BMW’s own six-cylinder 190kW 330i manages ‘only’ 300Nm.
Drive in both 320s is relayed to the rear wheels via a ZF six-speed Steptronic sequential-shift automatic gearbox. No manual is available in the diesel.
The E90 sedan’s MacPherson strut aluminium double-joint front axle and MacPherson strut five-arm rear axle suspension set-up remains for the 320d, as does the rack-and-pinion steering system.
Sharing the same 84mm x 90mm bore and stroke as the petrol engine, the diesel unit has a compression ratio of 17:1, uses a second-generation common-rail injection with a 1600-bar pressure pump, and employs an exhaust gas turbocharger with variable turbine geometry.
Aided by a power-to-weight ratio of 12.6kg per kiloWatt, the 1445kg 320d sprints from standstill to 100km/h in 8.9 seconds - 0.6 seconds swifter than the 1390kg 320i auto.

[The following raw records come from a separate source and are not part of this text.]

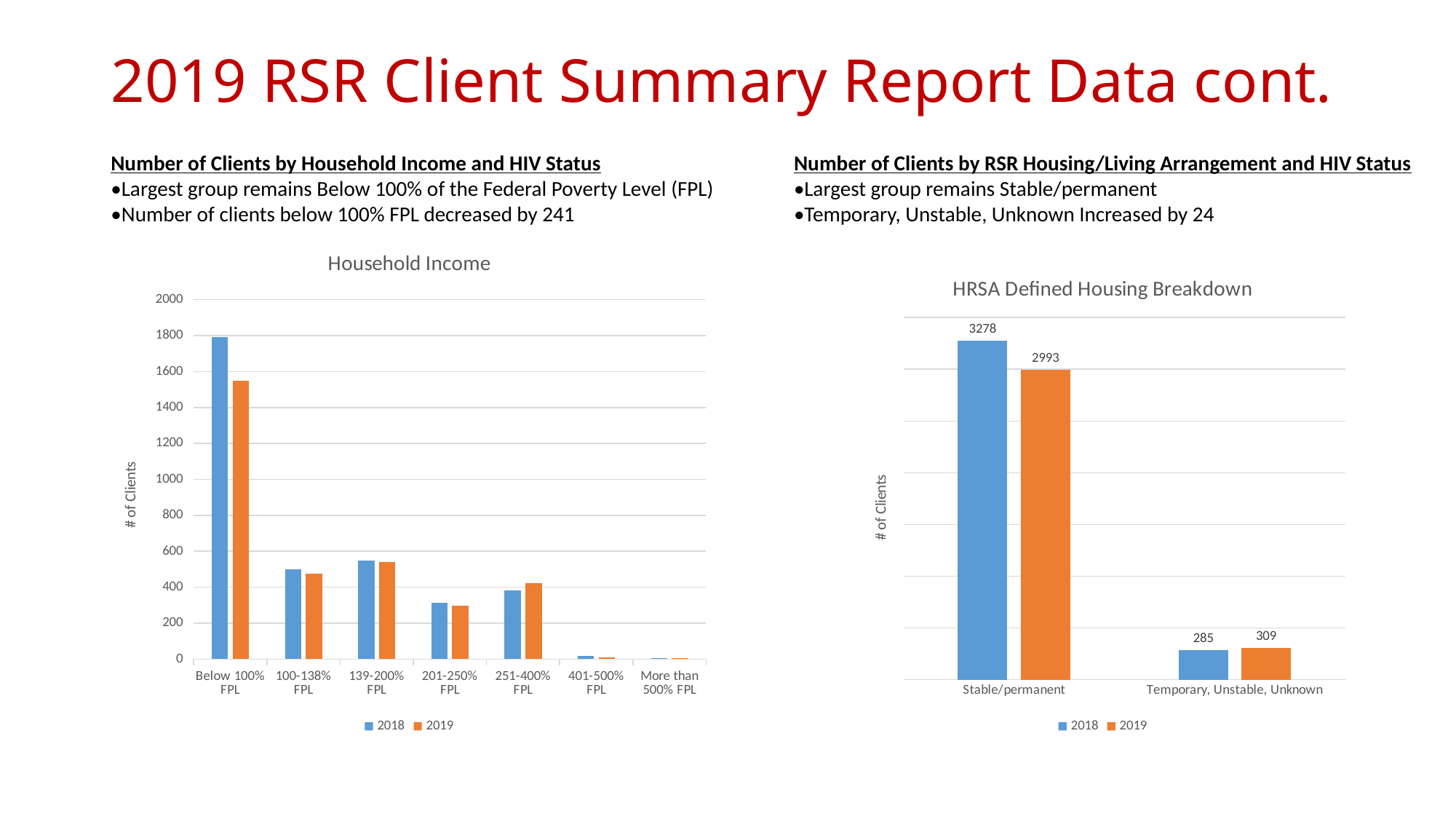
In the HRSA Defined Housing Breakdown chart, by how much did Stable/permanent decrease from 2018 to 2019? 285 What type of chart is the Household Income chart? Bar chart In the Household Income chart, for 251-400% FPL, which year has the larger value, 2018 or 2019? 2019 In the HRSA Defined Housing Breakdown chart, what is the value for Stable/permanent in 2019? 2993 In the HRSA Defined Housing Breakdown chart, what is the value for Stable/permanent in 2018? 3278 In the Household Income chart, which category has the highest value for 2018? Below 100% FPL In the Household Income chart, is the 2019 value for 139-200% FPL greater or less than 400? greater In the HRSA Defined Housing Breakdown chart, what is the value for Temporary, Unstable, Unknown in 2019? 309 How many income categories are shown on the x axis of the Household Income chart? 7 In the HRSA Defined Housing Breakdown chart, what is the difference between the 2019 and 2018 values for Temporary, Unstable, Unknown? 24 In the HRSA Defined Housing Breakdown chart, which category has the highest 2018 value? Stable/permanent In the Household Income chart, is the 2018 value for Below 100% FPL greater or less than 1600? greater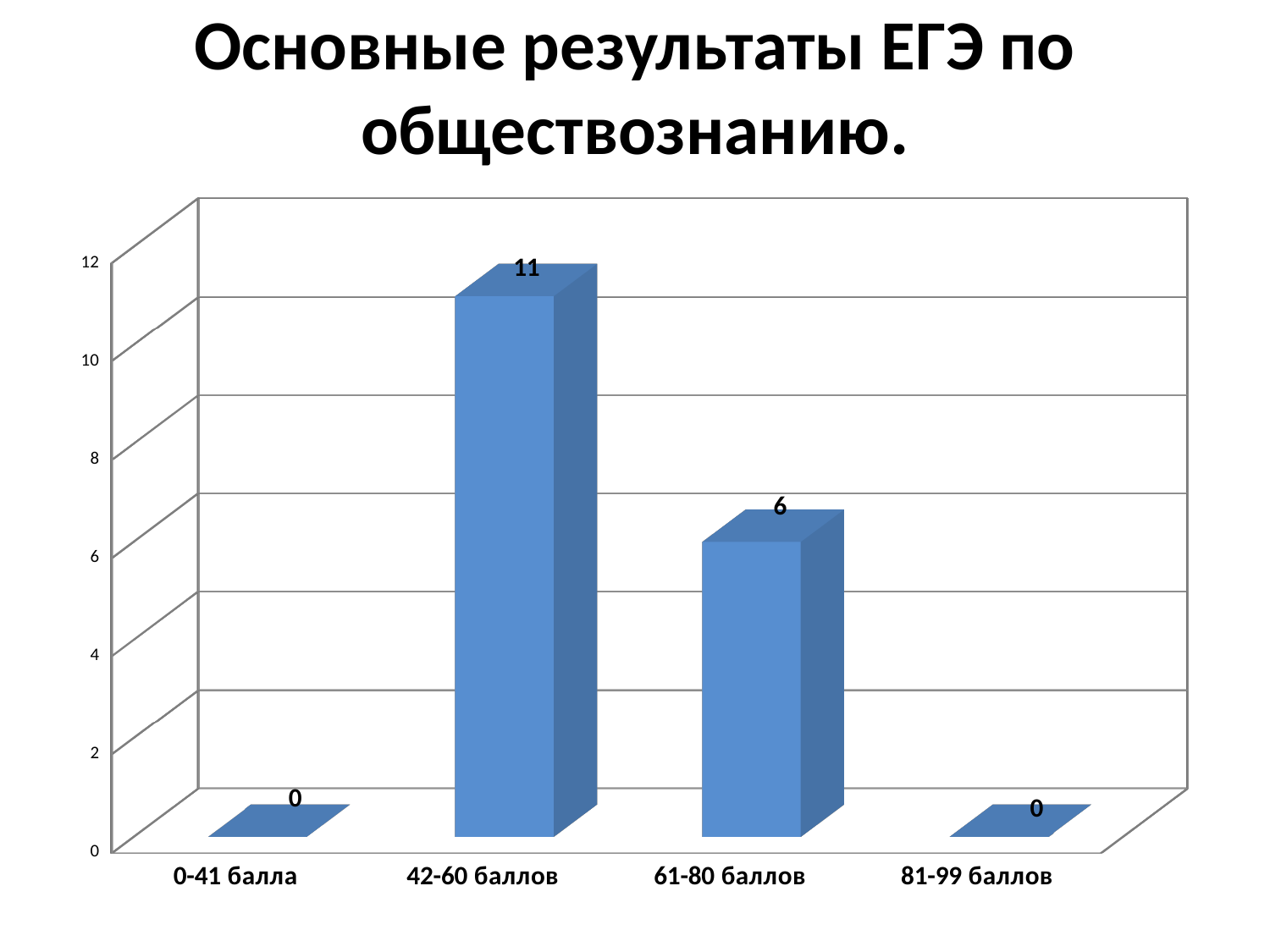
What is the value for the 81-99 баллов category? 0 What is the value for the 61-80 баллов category? 6 What is the value for the 42-60 баллов category? 11 How many categories are shown on the x axis? 4 Is the value for 42-60 баллов greater or less than 10? greater What is the title of the slide? Основные результаты ЕГЭ по обществознанию. What is the difference between the values for 42-60 баллов and 61-80 баллов? 5 Is the value for 61-80 баллов greater or less than 8? less Which category has the highest value? 42-60 баллов What is the value for the 0-41 балла category? 0 Which is larger, the value for 42-60 баллов or the value for 61-80 баллов? 42-60 баллов What kind of chart is shown on the slide? bar chart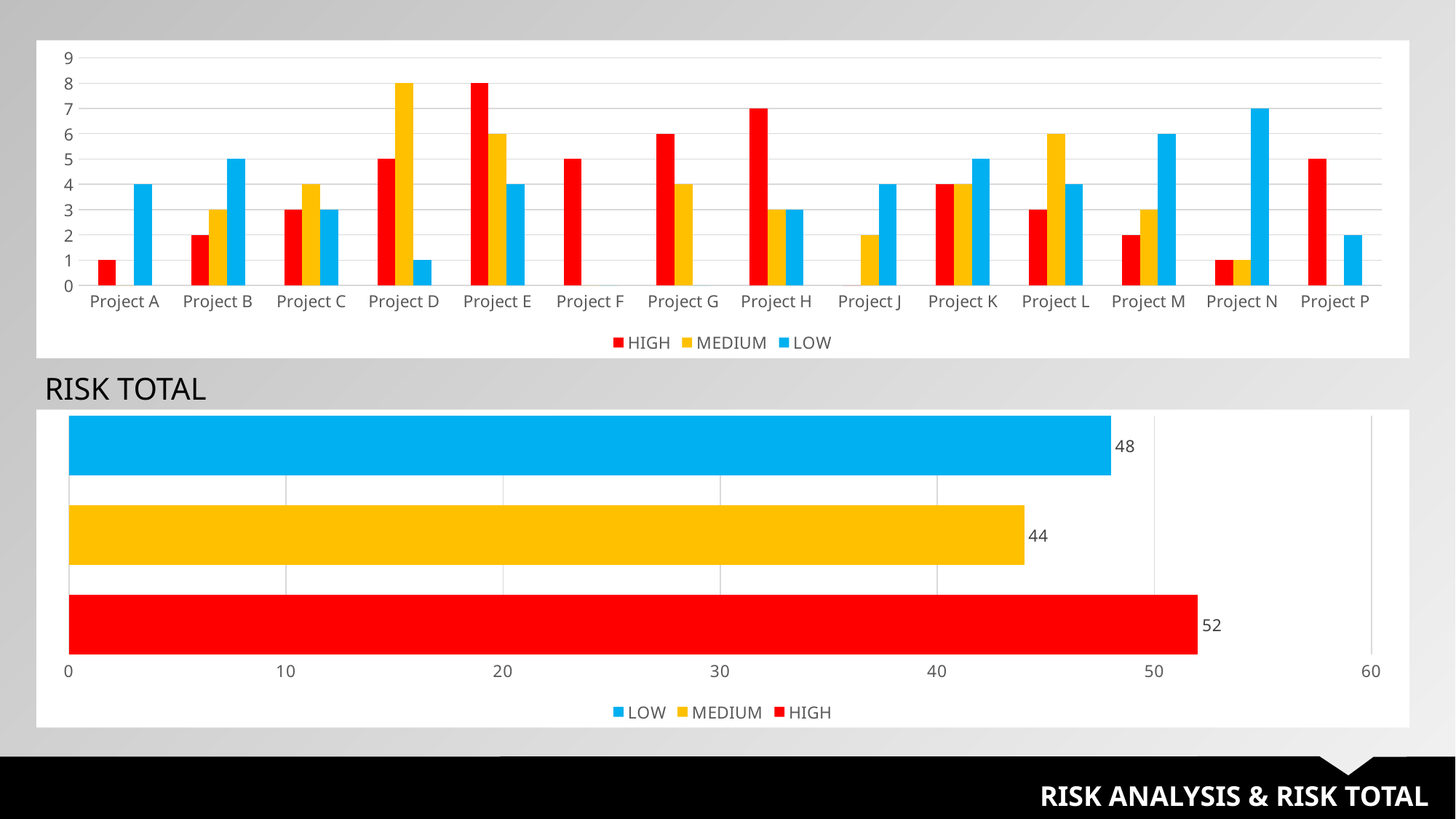
In the top chart, which has the larger HIGH value, Project G or Project H? Project H In the RISK TOTAL chart, what is the difference between the HIGH and MEDIUM values? 8 In the top chart, what is the MEDIUM value for Project D? 8 What kind of chart is the RISK TOTAL chart? bar chart In the top chart, how many projects are shown on the x axis? 14 In the RISK TOTAL chart, what is the value for HIGH? 52 In the RISK TOTAL chart, what is the value for MEDIUM? 44 In the top chart, what is the LOW value for Project N? 7 In the top chart, what is the HIGH value for Project E? 8 In the RISK TOTAL chart, which category has the highest value? HIGH In the RISK TOTAL chart, which category has the lowest value? MEDIUM In the RISK TOTAL chart, how many series does the legend list? 3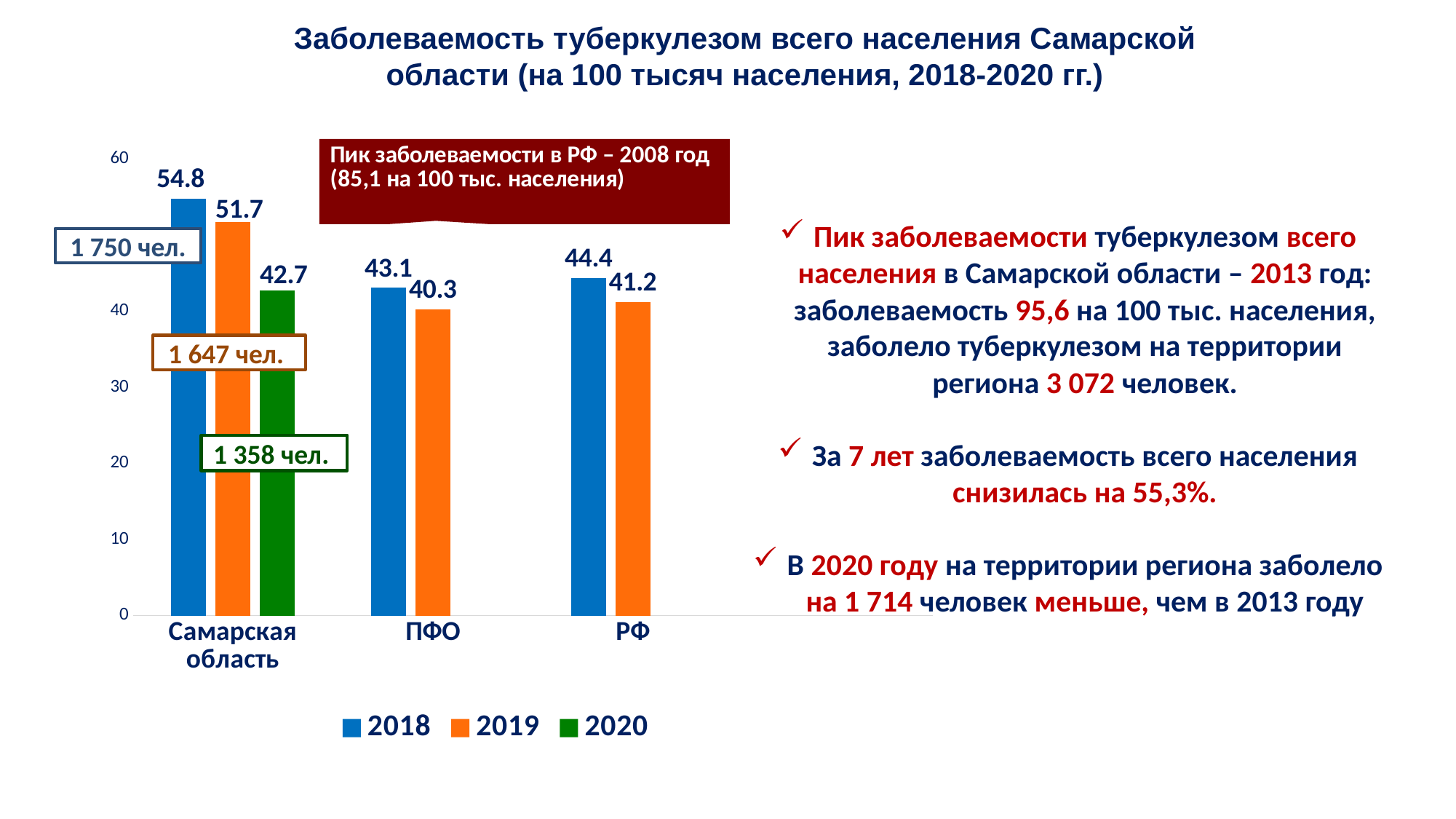
Which is larger, the 2019 value for РФ or the 2019 value for ПФО? РФ What is the 2018 value for РФ? 44.4 What is the difference between the 2018 and 2020 values for Самарская область? 12.1 How many series does the legend list? 3 How many categories are shown on the x axis? 3 What is the 2019 value for ПФО? 40.3 What is the 2018 value for Самарская область? 54.8 What kind of chart is shown on the slide? bar chart Which category has the lowest 2019 value? ПФО Do the values for Самарская область rise or fall from 2018 to 2020? fall Which category has the highest 2018 value? Самарская область What is the 2020 value for Самарская область? 42.7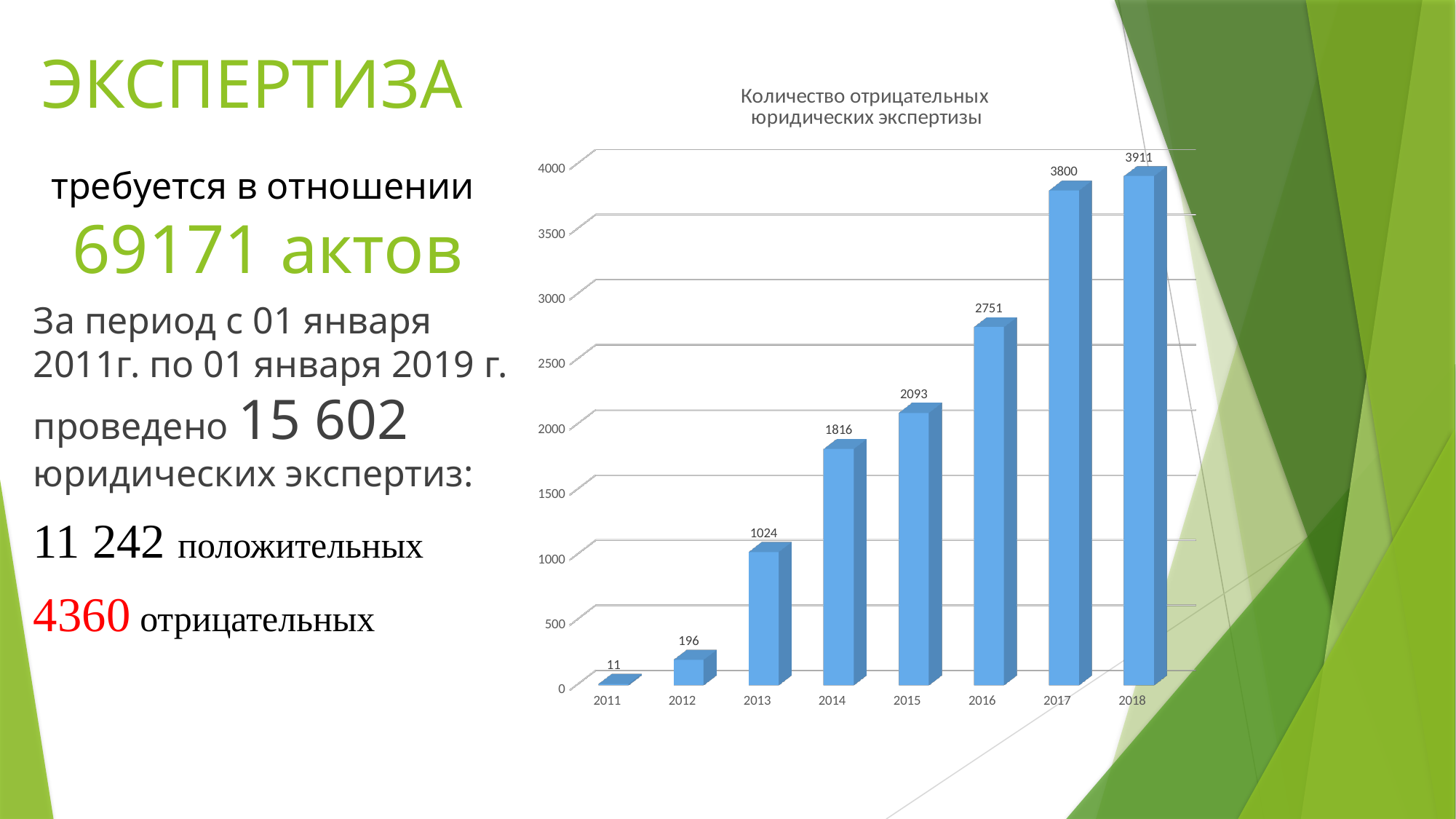
Do the values rise or fall from 2011 to 2018? rise Which is larger, the value for 2014 or the value for 2012? 2014 Which year has the lowest value? 2011 How many years are shown on the x axis? 8 What is the difference between the values for 2015 and 2014? 277 What is the value for 2011? 11 What is the value for 2016? 2751 What kind of chart is shown on the slide? bar chart Is the value for 2016 greater or less than 2500? greater Which year has the highest value? 2018 What is the difference between the values for 2018 and 2017? 111 What is the value for 2013? 1024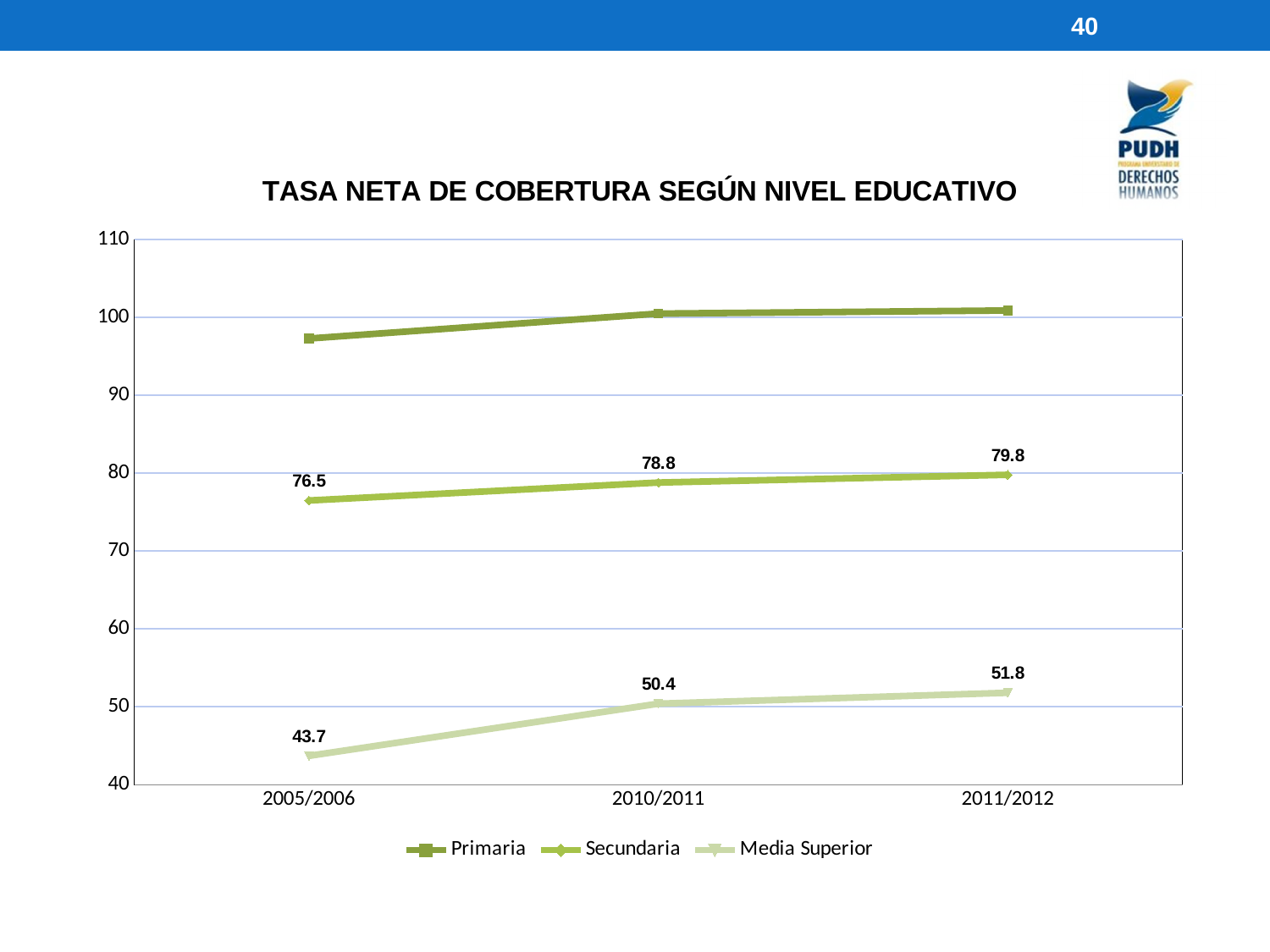
How many series does the legend list? 3 What is the value for Media Superior in 2005/2006? 43.7 Which is larger: Secundaria in 2011/2012 or Media Superior in 2011/2012? Secundaria in 2011/2012 What is the value for Secundaria in 2010/2011? 78.8 What is the value for Media Superior in 2011/2012? 51.8 What is the difference between the Media Superior values in 2011/2012 and 2005/2006? 8.1 What kind of chart is shown on the slide? Line chart Which year has the highest value for Secundaria? 2011/2012 Is the value for Primaria in 2005/2006 greater or less than 90? greater What is the value for Secundaria in 2005/2006? 76.5 Which year has the lowest value for Media Superior? 2005/2006 Do the Media Superior values rise or fall from 2005/2006 to 2011/2012? Rise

Also, at 216km/h, the diesel’s top speed is 1km/h faster.
Yet the 320d’s 6.7 litres per 100km fuel consumption average eclipses the 320i auto’s 7.9L/100km-result, while a 5.3L/100km highway figure translates to a 910km range from the 61-litre fuel tank. The city cycle shows 9.1L/100km.
Similarly, diesel outdoes petrol-auto by delivering less carbon dioxide emissions – 179g/km versus 190g/km. Both engines are Euro IV-pollution compliant.
However, the 320d’s fuel-consumption average cannot quite match the Mercedes (6.6L/100km) or Audi (6.4L/100km).
Like the 320i, BMW is offering the 320d in base and Executive models.
Both include stability control, anti-lock brakes and a trio of safety-related BMW acronyms (DBC: Dynamic Brake Control, CBC: Cornering Brake Control and ASC+T: Automatic Stability Control and Traction).
Six airbags, cruise control, climate control air-conditioning, Bluetooth mobile phone preparation, CD audio, rain-sensing wipers, auto-on/off headlights, remote central locking, a ‘multi-function’ steering wheel and DataDot technology are also standard.
As with every E90, runflat tyres (205/55 R16), with pressure indicators and a 250km range (at an 80km/h maximum speed) are incorporated, eliminating the need for a spare wheel and jack.
The 320d Executive adds more leather upholstery, alloy wheels, fog lights and an enhanced lighting package.
An extensive options list is available, including BMW’s controversial Active Steering system, bi-Xenon adaptive headlights, satellite-navigation, heated seats and automatic cruise control, along with a $5500 M Sport bodykit and cabin enhancement.
BMW Australia may be optimistic about the 320d’s chances of success, but it is being extremely conservative with numbers.
It expects to sell around 280 sedans first full year, accounting for around seven per cent of all 3 Series sales. Most are expected to be conquest sales from rival offerings, with more males than females settling for the diesel.
Interestingly, Volkswagen also forecast seven per cent for diesel when the Golf V range was introduced to Australia in 2004. Today one in two Golfs sold is diesel.
BMW Australia is also being coy about the appearance of a 320d Touring wagon. GoAuto believes such a variant is at least one year away, if at all. The Bavarian company is watching the Australian market’s reception for the sedan and 323i Touring very closely.
Abroad, critical reaction to the 320d has been extremely positive, with one publication calling it the best car in the world.